The National Association of Insurance Commissioners revisions to the suitability in annuity transactions (#275) model law were adopted in February. Since then, Arizona and Iowa have adopted the rules, which establish a best-interest standard that aligns with rules being considered by other agencies.
The Annuity Suitability Working Group is charged with providing "guidance" to help states more states adopt the model regulation. During a conference call today as part of the NAIC virtual summer meeting, regulators from Idaho, Ohio, Rhode Island and Kentucky said they are working on updating their annuity rules.
"We have some preliminary stuff we have to do before we can put out a regulation," said Elizabeth Kelleher Dwyer, superintendent of banking and insurance for Rhode Island. "And we’re in that process."
States have different different methods for the adoption of regulations. Arizona, for example, required legislative approval for its new annuity regulation, while in Iowa, Insurance Commissioner Doug Ommen's department was able to issue rules on its own.
"By and large the answer is no, we did not receive opposition" from lawmakers, Ommen said in response to a question.
Information On The Way
Iowa plans to issue a bulletin on its new rules soon, he added. Likewise, the NAIC staff is working on a set of frequently asked questions.
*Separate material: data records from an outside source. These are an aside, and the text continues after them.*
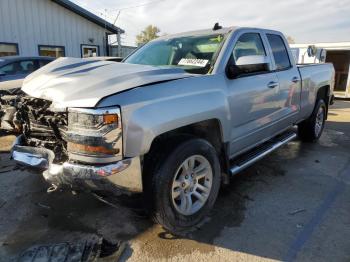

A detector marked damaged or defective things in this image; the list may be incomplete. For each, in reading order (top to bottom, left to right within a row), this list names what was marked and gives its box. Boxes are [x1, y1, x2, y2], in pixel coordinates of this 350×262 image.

crumpled hood [21, 57, 193, 108]
damaged front end [11, 97, 142, 195]
broken headlight [66, 107, 122, 164]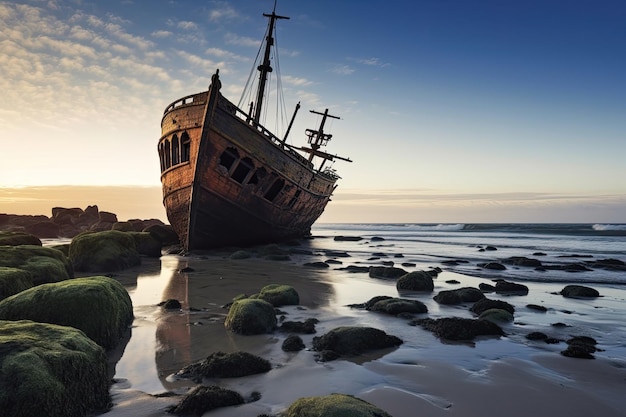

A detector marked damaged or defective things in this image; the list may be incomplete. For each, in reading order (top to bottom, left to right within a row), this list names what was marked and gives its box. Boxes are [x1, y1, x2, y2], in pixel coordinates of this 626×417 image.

rusty metal on hull [156, 8, 348, 250]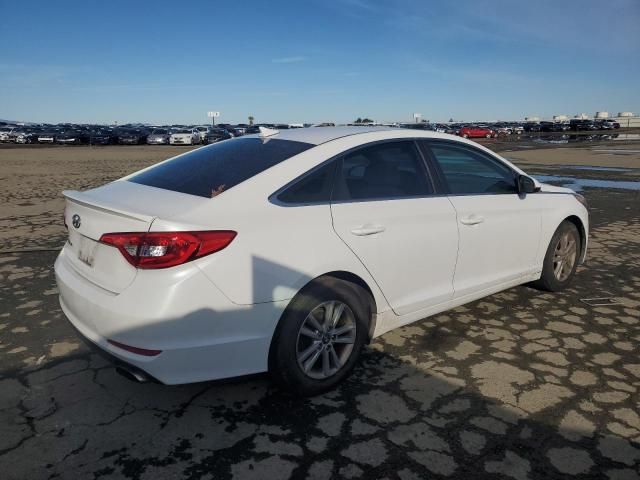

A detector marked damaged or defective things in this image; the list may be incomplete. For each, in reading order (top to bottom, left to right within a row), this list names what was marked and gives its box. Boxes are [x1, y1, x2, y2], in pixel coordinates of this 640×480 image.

cracked asphalt [0, 143, 636, 480]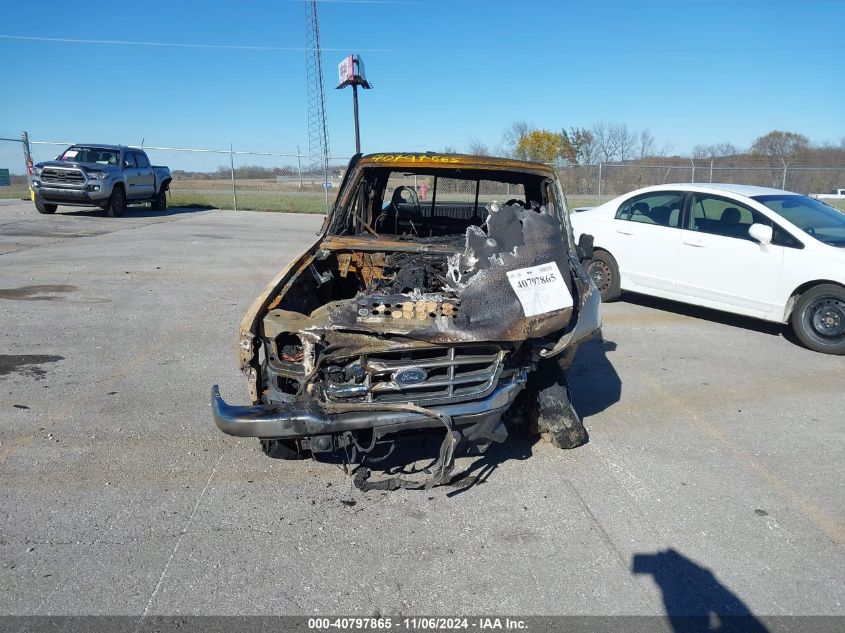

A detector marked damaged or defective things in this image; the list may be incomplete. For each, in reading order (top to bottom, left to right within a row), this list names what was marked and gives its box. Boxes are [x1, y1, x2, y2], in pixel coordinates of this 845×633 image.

burned pickup truck [214, 153, 604, 488]
burned cab [214, 153, 604, 488]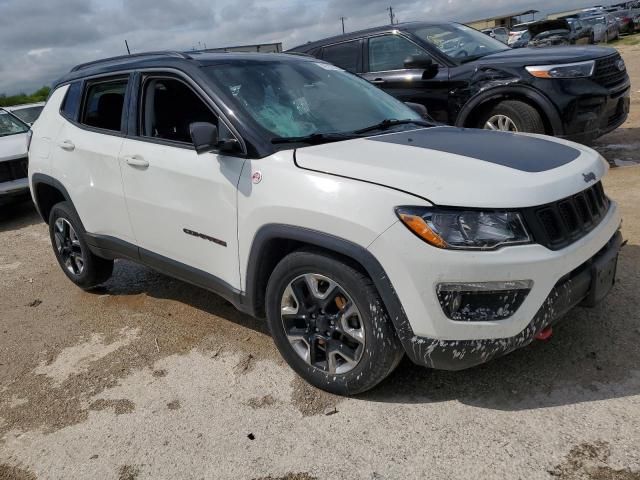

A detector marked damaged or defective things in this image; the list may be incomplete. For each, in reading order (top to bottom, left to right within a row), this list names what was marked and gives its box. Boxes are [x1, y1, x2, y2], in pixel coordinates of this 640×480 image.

damaged white suv [28, 51, 620, 394]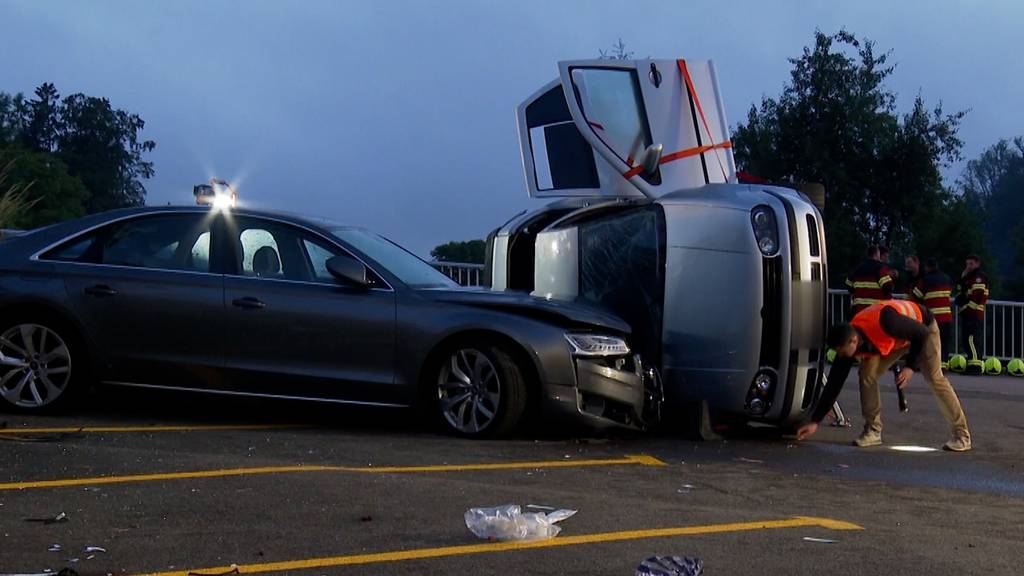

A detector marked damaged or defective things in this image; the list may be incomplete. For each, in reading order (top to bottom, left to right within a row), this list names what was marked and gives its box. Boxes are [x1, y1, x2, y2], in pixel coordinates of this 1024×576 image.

overturned silver vehicle [484, 59, 828, 432]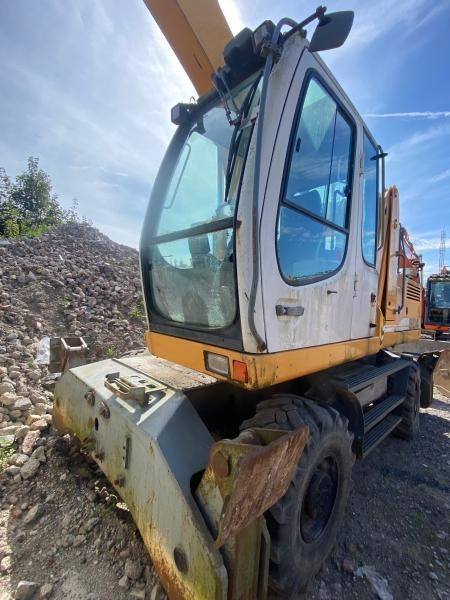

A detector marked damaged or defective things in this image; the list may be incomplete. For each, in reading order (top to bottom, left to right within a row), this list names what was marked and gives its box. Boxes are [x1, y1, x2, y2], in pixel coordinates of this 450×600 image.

rusty metal panel [213, 426, 308, 548]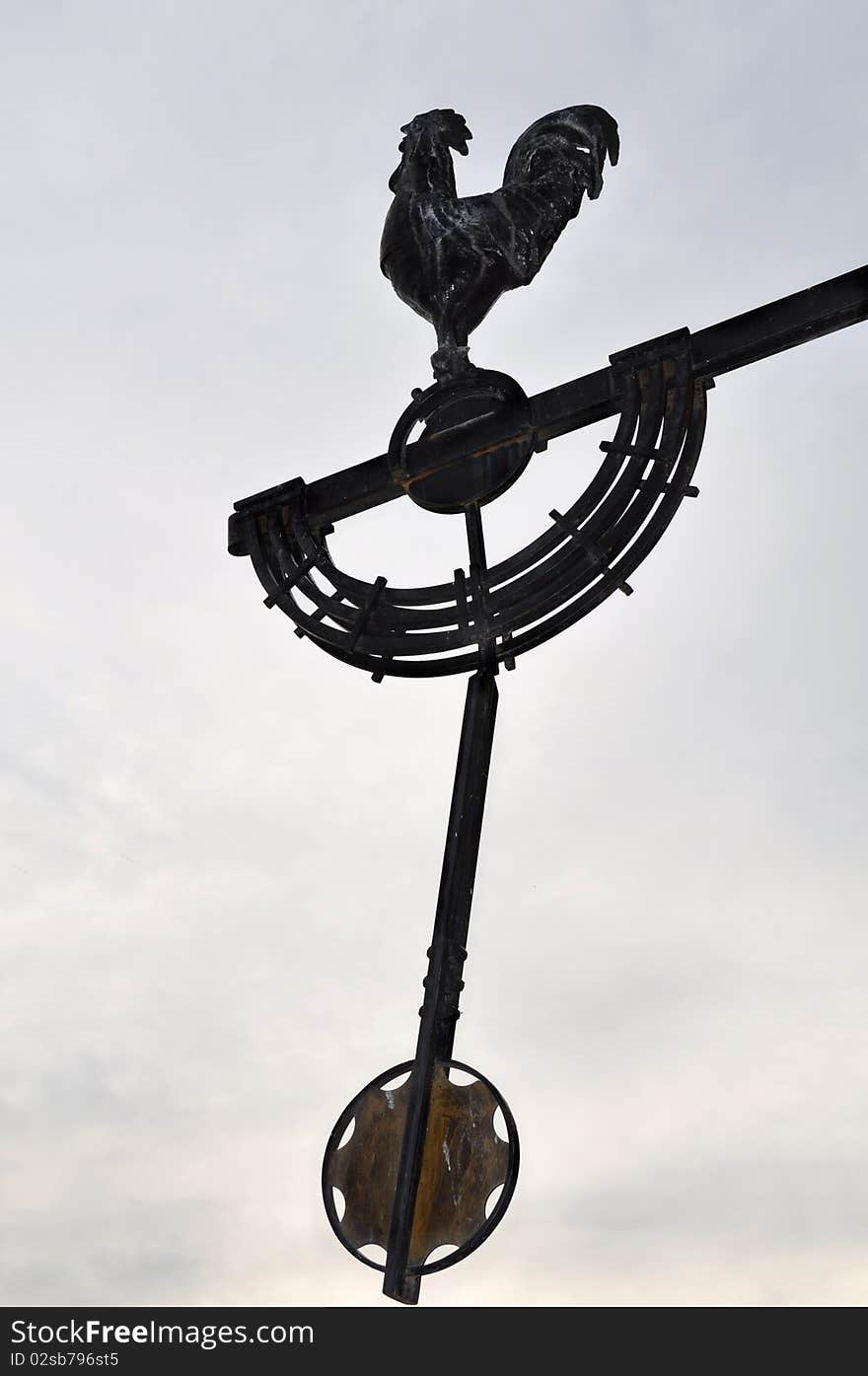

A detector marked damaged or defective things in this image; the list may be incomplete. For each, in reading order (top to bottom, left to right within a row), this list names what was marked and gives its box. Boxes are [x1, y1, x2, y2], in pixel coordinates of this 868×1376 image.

rusty metal disc [323, 1056, 520, 1270]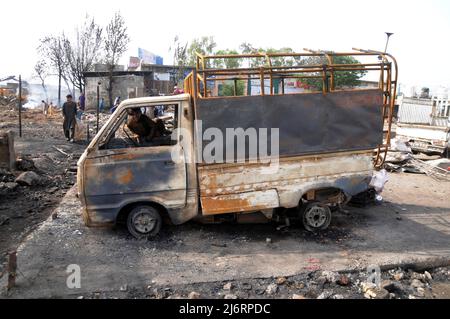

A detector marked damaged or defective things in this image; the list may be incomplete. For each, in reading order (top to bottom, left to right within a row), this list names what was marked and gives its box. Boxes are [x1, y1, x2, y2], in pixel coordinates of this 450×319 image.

burned truck [76, 47, 398, 238]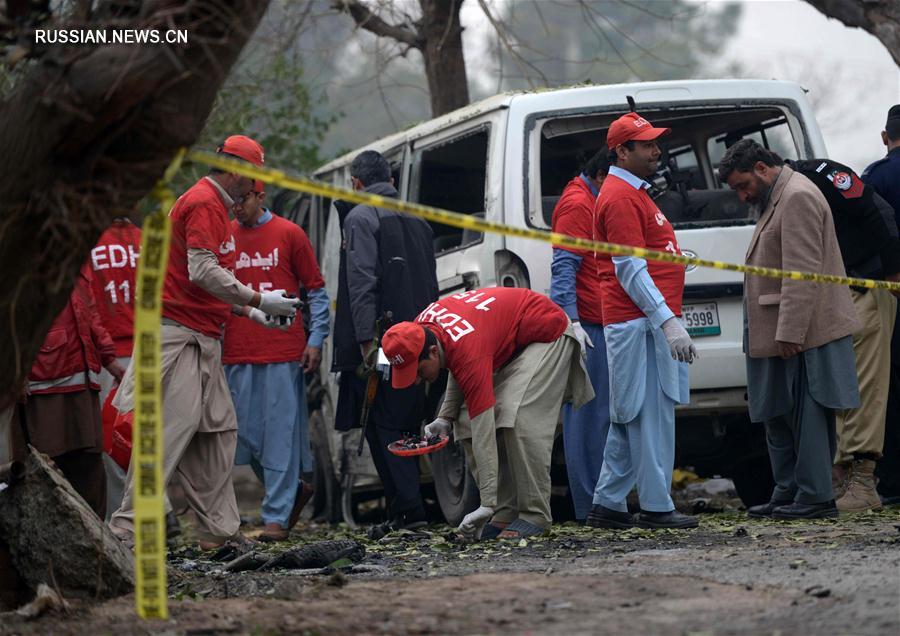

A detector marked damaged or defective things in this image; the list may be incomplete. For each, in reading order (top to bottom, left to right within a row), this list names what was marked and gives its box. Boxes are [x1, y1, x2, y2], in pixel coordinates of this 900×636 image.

damaged van [284, 79, 828, 524]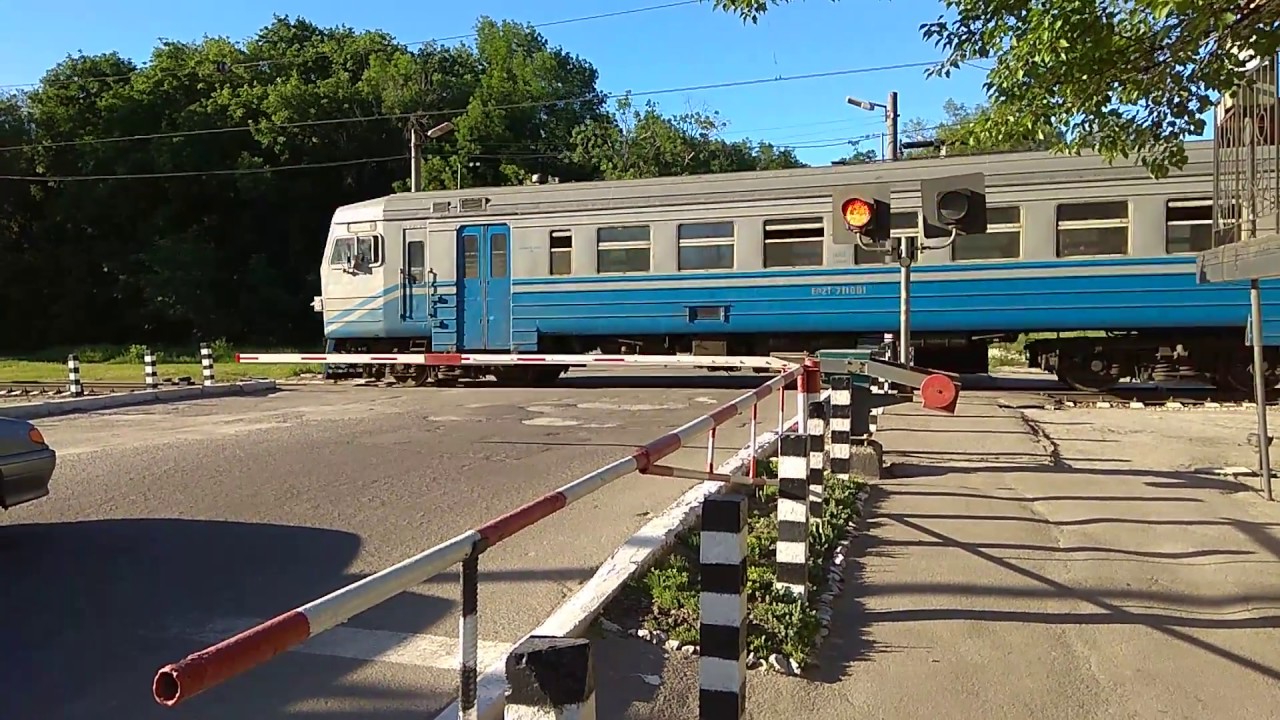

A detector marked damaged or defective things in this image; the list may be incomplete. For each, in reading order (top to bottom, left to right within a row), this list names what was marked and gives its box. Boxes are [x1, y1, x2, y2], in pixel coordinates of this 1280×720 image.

cracked asphalt [0, 368, 783, 717]
cracked asphalt [604, 392, 1280, 717]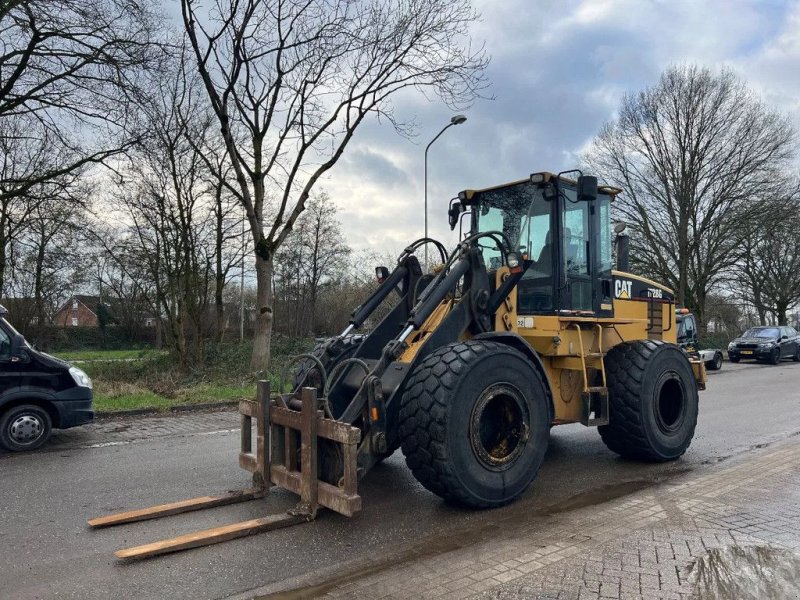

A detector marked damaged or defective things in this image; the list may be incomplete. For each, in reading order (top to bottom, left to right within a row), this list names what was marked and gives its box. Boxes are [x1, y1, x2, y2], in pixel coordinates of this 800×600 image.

rusty fork frame [89, 382, 360, 560]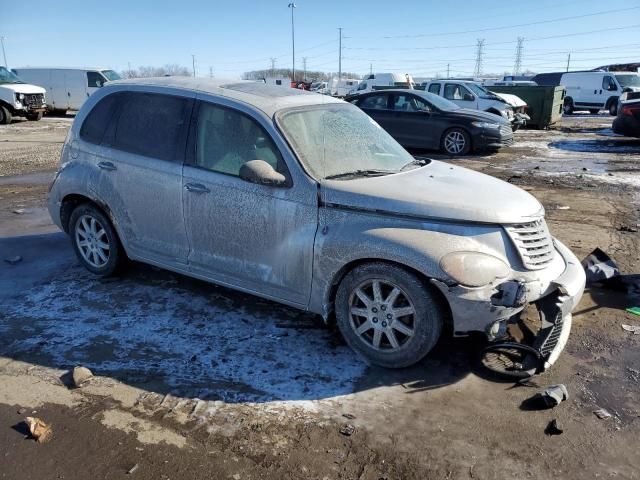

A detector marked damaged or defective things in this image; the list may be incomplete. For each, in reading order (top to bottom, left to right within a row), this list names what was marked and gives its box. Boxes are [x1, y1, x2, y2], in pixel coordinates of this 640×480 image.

broken headlight housing [440, 253, 510, 286]
damaged front bumper [432, 240, 588, 376]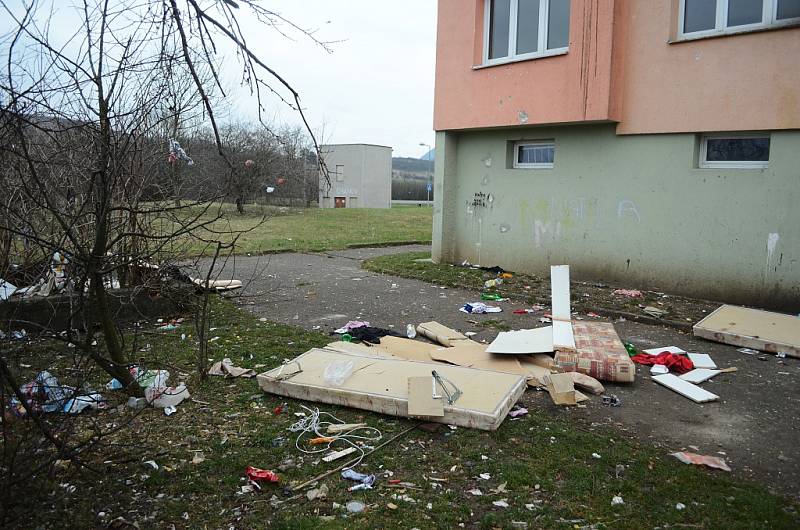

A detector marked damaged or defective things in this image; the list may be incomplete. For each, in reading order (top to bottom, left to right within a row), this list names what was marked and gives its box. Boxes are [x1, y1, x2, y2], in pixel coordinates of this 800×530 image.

broken furniture [692, 304, 800, 356]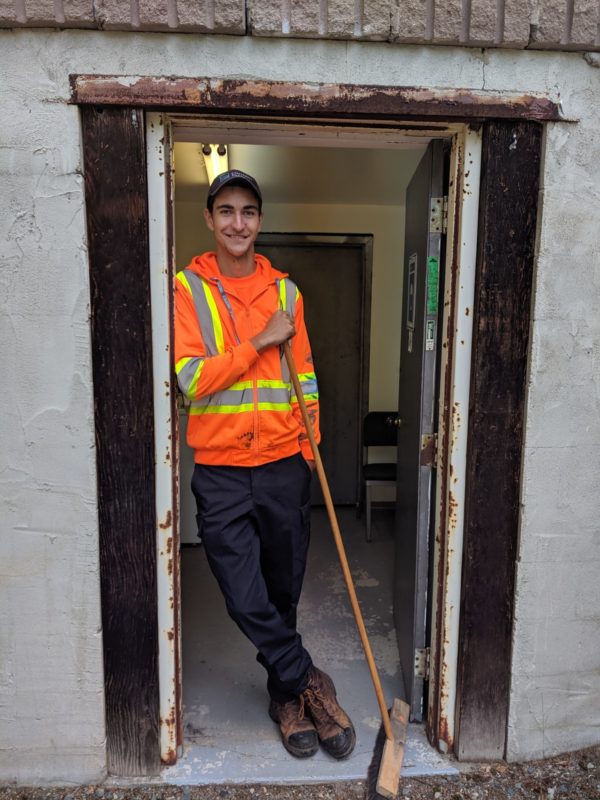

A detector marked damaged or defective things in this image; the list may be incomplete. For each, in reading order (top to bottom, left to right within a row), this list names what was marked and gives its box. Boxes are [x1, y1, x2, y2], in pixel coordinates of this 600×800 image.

rusty door frame [75, 78, 552, 772]
rust stain [68, 76, 564, 122]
Ommen cited both as examples of information that will help state insurance departments and legislators with their own adoption processes.
The model articulates a best-interest standard through the following four obligations: care, disclosure, conflict of interest and documentation.
The new regulations will commit the agent to extra work and documentation to establish the consumer's profile. Agents will need to find out and document things like a consumer's financial situation, insurance needs and financial objectives.
The rule specifically does not establish a fiduciary duty, nor does it ban agents from recommending products with a higher compensation structure. But the agent must be able to show that such a recommendation is in the consumer's best interest.